Re: PostgreSQL web application examples?
by aufflick (Deacon) on Feb 22, 2005 at 00:02 UTC
    If you learn right, you may learn to love SQL - well I do anyway. There's something so nice about having a query optimiser on your side (how nice would a perl optimiser be ?!)

    I suggest reading through SQL for web nerds by Philip Greenspun. It uses Oracle for it's examples, but the ideas are what you want. All the Oracle stuff directly transaltes to Postgres anyway (except for the tree queries). Don't let the fact that it was written years ago bother you - RDBMS's and SQL have not changed in any way that would make the ideas presented irrelevant.

    It's worth learning this stuff well - I am constantly working on projects hampered by poor database design that is very hard to change down the track. Learn the theory, and databases will be your friends...

Re: PostgreSQL web application examples?
by Tuppence (Pilgrim) on Feb 22, 2005 at 00:08 UTC

    While not being directly applicable to your question (it's not an example per say), allow me to recommend using Class::DBI to manage your tables.

    It wraps a thin OO layer around your tables, allowing you to not have to write the trivial insert / update statements that are the oh-so-boring side of DB development.

    As far as the web generation side of it goes, I have had good success with HTML::Mason

      Holy cow, I am happy to find Class::DBI! I was thinking last night how I could somehow make a generic schema layer that would translate record-to-object, and I was hoping there would be something already like it. This module goes a bit beyond what I was imagining, which is a relief to me. I should not get TOO hooked on it, because I do want to learn the underlying SQL methodology, but this looks like it'll take tons of drudgery out of Perl apps.

      I also want to mention a link I found shortly after digging into Class::DBI. I found a script someone wrote to output an Entity Relation Diagram (ERD): http://www.adp-gmbh.ch/perl/erd.html

      --
      [ e d @ h a l l e y . c c ]

Re: PostgreSQL web application examples?
by tphyahoo (Vicar) on Feb 23, 2005 at 09:53 UTC
    SQL-Ledger is an open source web application with a large user base, lots of interesting features (multi user accounting) that uses postgres and perl. It is discussed here in (OT) Perl Open Source accounting packages?.

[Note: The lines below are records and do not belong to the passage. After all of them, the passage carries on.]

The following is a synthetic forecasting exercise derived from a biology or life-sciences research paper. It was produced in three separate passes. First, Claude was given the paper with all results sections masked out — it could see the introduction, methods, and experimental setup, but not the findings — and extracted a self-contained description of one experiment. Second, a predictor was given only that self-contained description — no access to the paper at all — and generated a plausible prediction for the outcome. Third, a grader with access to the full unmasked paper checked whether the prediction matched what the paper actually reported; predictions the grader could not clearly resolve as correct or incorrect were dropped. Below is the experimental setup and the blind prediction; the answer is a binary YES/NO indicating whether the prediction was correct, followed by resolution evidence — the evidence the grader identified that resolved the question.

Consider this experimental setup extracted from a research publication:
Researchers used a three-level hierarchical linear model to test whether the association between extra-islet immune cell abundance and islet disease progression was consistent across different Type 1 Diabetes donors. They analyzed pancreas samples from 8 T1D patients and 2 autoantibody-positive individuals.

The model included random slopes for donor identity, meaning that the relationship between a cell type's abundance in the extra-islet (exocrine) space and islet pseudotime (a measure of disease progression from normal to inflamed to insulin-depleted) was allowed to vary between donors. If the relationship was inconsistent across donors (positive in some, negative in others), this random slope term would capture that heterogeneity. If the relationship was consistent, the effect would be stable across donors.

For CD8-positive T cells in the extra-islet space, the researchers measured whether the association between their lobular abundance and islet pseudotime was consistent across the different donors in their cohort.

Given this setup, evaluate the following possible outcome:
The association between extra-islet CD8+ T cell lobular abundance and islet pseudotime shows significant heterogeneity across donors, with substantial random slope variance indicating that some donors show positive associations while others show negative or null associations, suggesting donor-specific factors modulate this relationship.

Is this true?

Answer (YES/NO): NO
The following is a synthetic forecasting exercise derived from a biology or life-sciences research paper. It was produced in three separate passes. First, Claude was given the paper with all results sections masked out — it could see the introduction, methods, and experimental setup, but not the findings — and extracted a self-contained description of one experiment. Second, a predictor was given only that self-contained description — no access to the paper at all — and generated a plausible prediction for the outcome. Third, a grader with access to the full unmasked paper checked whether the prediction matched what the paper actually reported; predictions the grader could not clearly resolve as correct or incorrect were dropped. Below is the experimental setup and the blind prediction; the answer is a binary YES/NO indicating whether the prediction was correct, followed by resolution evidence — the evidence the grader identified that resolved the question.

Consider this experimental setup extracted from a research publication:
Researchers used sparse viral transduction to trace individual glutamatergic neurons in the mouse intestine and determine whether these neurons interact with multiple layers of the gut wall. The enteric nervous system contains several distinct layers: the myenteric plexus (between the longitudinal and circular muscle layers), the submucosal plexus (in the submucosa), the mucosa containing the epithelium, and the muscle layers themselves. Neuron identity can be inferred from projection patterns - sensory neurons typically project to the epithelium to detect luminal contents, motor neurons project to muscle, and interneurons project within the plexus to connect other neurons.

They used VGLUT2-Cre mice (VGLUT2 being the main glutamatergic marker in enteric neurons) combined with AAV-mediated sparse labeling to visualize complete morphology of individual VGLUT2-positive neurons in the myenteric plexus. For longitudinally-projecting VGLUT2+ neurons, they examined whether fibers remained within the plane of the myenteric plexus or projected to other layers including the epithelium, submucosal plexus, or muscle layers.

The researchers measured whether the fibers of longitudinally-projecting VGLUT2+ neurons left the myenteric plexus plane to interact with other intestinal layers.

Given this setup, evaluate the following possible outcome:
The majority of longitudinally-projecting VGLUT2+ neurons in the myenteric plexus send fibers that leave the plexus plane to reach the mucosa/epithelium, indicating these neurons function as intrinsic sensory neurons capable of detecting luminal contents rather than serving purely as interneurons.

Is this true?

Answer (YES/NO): NO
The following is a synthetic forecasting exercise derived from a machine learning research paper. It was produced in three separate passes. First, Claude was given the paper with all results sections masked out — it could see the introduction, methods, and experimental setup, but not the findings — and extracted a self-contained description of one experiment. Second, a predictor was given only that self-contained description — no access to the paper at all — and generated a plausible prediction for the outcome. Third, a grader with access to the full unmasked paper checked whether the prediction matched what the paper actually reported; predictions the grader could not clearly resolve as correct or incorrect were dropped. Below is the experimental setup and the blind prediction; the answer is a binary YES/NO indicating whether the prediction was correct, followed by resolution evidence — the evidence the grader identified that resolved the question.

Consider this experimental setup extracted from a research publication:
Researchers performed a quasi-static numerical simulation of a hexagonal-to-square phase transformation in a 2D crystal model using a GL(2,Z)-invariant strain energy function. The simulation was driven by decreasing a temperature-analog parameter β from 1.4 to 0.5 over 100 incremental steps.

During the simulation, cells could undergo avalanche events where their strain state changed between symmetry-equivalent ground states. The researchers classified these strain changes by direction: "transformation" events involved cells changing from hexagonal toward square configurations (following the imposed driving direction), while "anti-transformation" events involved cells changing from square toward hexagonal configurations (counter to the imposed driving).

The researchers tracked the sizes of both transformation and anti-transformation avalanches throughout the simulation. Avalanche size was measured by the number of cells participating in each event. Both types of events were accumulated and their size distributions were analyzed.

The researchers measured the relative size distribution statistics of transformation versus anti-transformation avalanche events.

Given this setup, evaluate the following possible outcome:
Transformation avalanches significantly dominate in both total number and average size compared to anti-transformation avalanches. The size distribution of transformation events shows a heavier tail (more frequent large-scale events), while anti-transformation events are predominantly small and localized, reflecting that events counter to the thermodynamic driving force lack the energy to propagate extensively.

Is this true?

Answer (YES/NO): YES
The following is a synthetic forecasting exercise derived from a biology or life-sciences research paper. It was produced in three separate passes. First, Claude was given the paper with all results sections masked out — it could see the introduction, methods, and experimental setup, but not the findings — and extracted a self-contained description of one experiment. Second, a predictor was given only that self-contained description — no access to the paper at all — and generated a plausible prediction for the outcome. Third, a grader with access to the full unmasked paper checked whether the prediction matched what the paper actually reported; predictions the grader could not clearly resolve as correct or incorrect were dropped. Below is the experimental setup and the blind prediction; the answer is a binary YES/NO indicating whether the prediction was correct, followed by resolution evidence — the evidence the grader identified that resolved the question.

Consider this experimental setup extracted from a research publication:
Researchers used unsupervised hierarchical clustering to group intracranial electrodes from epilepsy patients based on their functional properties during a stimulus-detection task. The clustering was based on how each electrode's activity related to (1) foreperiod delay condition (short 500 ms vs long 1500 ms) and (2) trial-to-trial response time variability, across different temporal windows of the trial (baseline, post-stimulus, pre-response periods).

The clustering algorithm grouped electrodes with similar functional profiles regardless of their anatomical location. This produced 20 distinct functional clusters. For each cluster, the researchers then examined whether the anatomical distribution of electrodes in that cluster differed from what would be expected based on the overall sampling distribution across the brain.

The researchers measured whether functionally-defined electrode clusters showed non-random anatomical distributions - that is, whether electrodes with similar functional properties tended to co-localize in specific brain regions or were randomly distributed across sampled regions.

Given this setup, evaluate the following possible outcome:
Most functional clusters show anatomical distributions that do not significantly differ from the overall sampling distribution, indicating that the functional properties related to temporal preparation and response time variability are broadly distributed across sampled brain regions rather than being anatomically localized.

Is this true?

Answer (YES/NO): YES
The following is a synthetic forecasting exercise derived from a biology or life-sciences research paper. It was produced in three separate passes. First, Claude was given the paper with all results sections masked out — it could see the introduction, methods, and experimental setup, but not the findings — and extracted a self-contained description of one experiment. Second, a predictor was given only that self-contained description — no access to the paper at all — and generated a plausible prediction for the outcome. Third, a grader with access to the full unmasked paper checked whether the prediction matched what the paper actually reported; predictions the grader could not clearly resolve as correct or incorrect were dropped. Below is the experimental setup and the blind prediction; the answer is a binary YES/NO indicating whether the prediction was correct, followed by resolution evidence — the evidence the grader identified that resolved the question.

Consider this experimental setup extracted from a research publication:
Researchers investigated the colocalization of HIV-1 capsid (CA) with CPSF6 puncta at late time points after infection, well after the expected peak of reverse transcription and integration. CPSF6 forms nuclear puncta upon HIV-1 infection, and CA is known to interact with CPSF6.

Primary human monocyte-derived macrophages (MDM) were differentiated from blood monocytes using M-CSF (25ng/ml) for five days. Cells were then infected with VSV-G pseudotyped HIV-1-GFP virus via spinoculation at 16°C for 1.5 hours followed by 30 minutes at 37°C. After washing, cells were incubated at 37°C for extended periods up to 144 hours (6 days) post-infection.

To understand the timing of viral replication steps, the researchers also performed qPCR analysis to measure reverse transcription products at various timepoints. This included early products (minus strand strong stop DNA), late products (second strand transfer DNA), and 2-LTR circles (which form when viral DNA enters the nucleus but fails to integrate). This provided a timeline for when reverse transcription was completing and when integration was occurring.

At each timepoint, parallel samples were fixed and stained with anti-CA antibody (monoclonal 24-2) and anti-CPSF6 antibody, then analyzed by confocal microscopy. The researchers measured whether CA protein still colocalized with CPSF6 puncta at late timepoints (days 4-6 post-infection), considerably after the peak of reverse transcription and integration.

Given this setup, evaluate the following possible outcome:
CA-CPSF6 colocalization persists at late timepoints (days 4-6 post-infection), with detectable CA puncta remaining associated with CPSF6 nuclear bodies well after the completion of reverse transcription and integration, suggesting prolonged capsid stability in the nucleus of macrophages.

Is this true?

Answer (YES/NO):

    Unfortunately, as Ovid notes, the code has a lot of aspects that deviate from "best practices" including

    * Poorly written * Doesn't use strict * Extensive use of global variables * Has security concerns * Is non-portable * Hand-rolled template system * Difficult to test * Will be difficult to extend * And guess how it handles CGI data ...
    So it probably isn't the best example for a web framework. However, it may be good for seeing how they set up the postgres stuff, including how they use postgres's rollback features which ensures the integrity of the general ledger by protecting against cases when updates conflict with each other. This would be impossible to do in mysql for the foreseeable future, as far as I know and is one of the main reason certain projects choose to go with the less mainstream postgres.

    Sql-ledger is licensed under the GPL but it's documentation, including developer guide, are not open source and are only available for a price, which is fairly steep. I suspect the documentation packages are one of the main sources of income for the developer, along with consulting for customizations for his heavier users.

Re: PostgreSQL web application examples?
by tphyahoo (Vicar) on Feb 24, 2005 at 15:21 UTC
    "Bricolage is a full-featured, open-source, enterprise-class content management system. Written entirely in Perl and using Mason to drive the UI, it offers a browser-based interface for ease-of use, a full-fledged, Mason-based templating system for flexibility, and many other features. It operates in an Apache/mod_perl environment, and uses the PostgreSQL RDBMS for its repository."

    Mason Powered Apps mentions bricolage and lots of other open source apps packages that run on mason.

    Bricolage is mentioned in perlmonks at "The Register" and eval "use Bricolage";.